3. Pour rejeter la demande de M. B… sur le fondement des dispositions précitées, le premier vice-président du tribunal administratif de Montreuil a relevé que les moyens tirés de l’insuffisance de motivation et de la méconnaissance du droit d’être entendu étaient manifestement infondés, et que les moyens tirés du défaut d’examen, de l’erreur manifeste d’appréciation, et de la méconnaissance des stipulations de l’article 8 de la convention européenne de sauvegarde des droits de l’homme et des libertés fondamentales n’étaient manifestement pas assortis des précisions permettant d’en apprécier le bien-fondé. Il en a déduit que la requête de M. B… ne comportait que des moyens entrant dans le champ d’application du 7° de l’article R. 222-1 du code de justice administrative. Il résulte de la lettre même du 7° de l’article R. 222-1 du code de justice administrative qu’une requête comportant, outre des moyens de légalité externe manifestement infondés, des moyens de légalité interne manifestement dépourvus des précisions permettant d’en apprécier le bien-fondé peut être rejetée par voie d’ordonnance. En l’espèce, d’une part, contrairement à ce que soutient l’appelant, les moyens de légalité externe n’ont pas été écartés comme inopérants. D’autre part, devant le premier juge, M. B… se bornait à faire état, dans des développements très brefs, de la durée de sa présence en France. En présence d’une telle argumentation et d’une requête à laquelle n’était jointe que la décision attaquée, le premier juge a valablement pu considérer que les moyens de légalité interne n’étaient manifestement pas assortis des précisions permettant d’en apprécier le bien-fondé, sans qu’aient d’incidence les circonstances qu’il n’a pas procédé à la clôture de l’instruction ou communiqué la requête au préfet du Val-de-Marne.
4. Il résulte de ce qui précède que la requête d’appel de M. B… ne peut qu’être regardée comme manifestement dépourvue de fondement. Par suite, ses conclusions à fin d’annulation de l’ordonnance contestée doivent, en application du dernier alinéa de l’article R. 222-1 du code de justice administrative, être rejetées.
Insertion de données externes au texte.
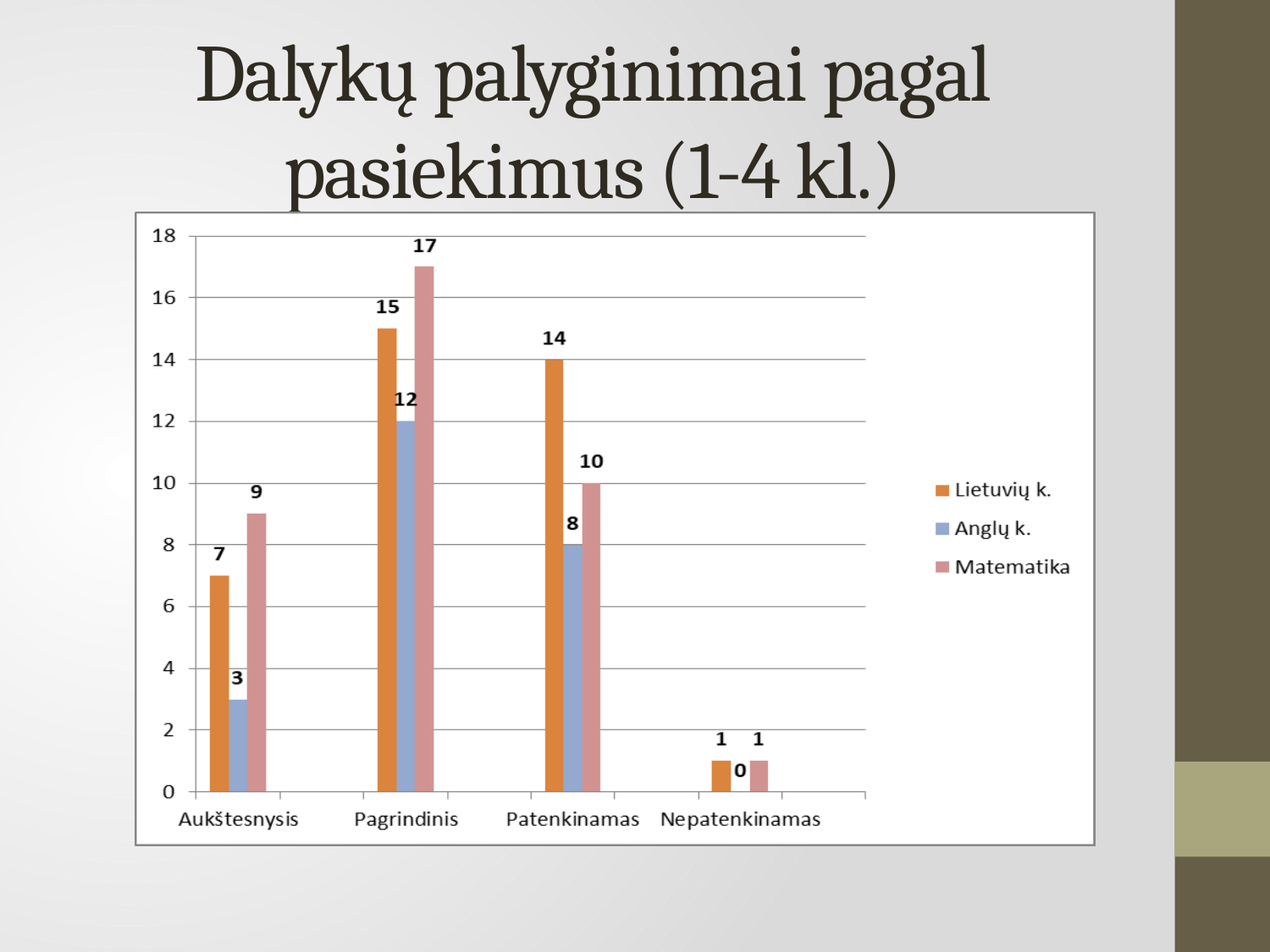
What is the difference between the Matematika and Anglų k. values in the Pagrindinis category? 5 Which is larger in the Patenkinamas category: Lietuvių k. or Matematika? Lietuvių k. Which category has the highest value for Matematika? Pagrindinis How many series does the legend list? 3 How many categories are shown on the x axis? 4 What is the value for Anglų k. in the Nepatenkinamas category? 0 What is the title of the slide? Dalykų palyginimai pagal pasiekimus (1-4 kl.) What is the value for Matematika in the Patenkinamas category? 10 What kind of chart is shown on the slide? Bar chart What is the value for Lietuvių k. in the Pagrindinis category? 15 What is the value for Anglų k. in the Aukštesnysis category? 3 Which category has the lowest value for Lietuvių k.? Nepatenkinamas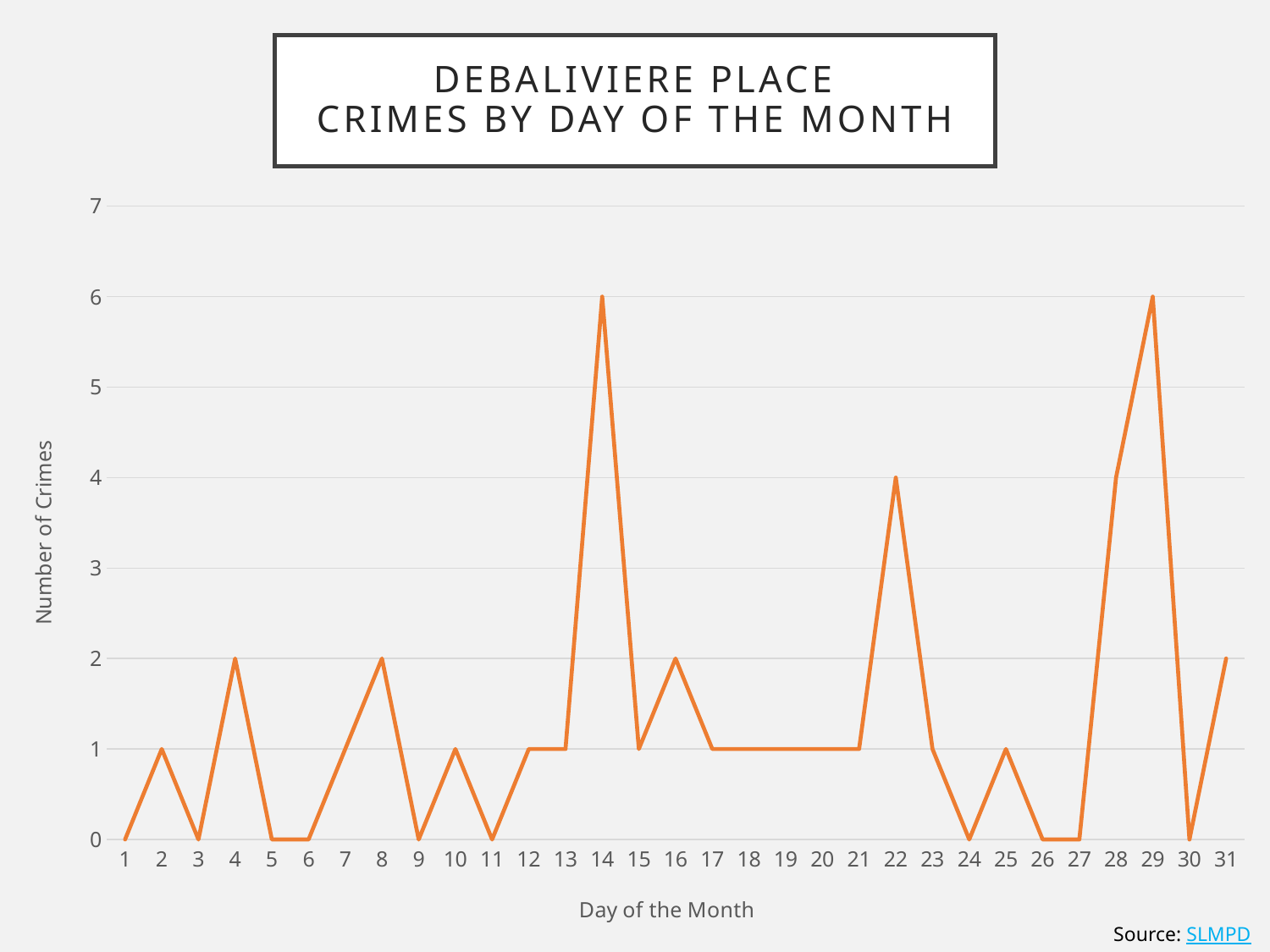
Is the value for day 29 greater or less than 5? greater What is the label of the vertical axis? Number of Crimes How many crimes were recorded on day 1 of the month? 0 What is the difference between the number of crimes on day 14 and on day 22? 2 How many crimes were recorded on day 14 of the month? 6 How many crimes were recorded on day 22 of the month? 4 How many crimes were recorded on day 28 of the month? 4 How many crimes were recorded on day 31 of the month? 2 Which day had more crimes, day 16 or day 22? day 22 What kind of chart is shown on the slide? line chart What is the highest number of crimes recorded on any single day? 6 How many days of the month are plotted on the x axis? 31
Par voie de conséquence, il y a lieu de rejeter également ses conclusions à fin de renvoi devant le tribunal administratif et celles tendant à l’application des dispositions de l’article L. 761-1 du code de justice administrative.
O R D O N N E :
Article 1er : La requête de M. B… est rejetée.
Article 2 : La présente ordonnance sera notifiée à M. A… B….
Copie en sera adressée au préfet du Val-de-Marne.
Fait à Paris, le 22 mai 2026.
La présidente assesseure de la 2ème chambre
de la cour administrative d’appel de Paris,
C. BORIES
La République mande et ordonne au ministre de l’intérieur en ce qui le concerne ou à tous commissaires de justice à ce requis en ce qui concerne les voies de droit commun contre les parties privées, de pourvoir à l’exécution de la présente décision.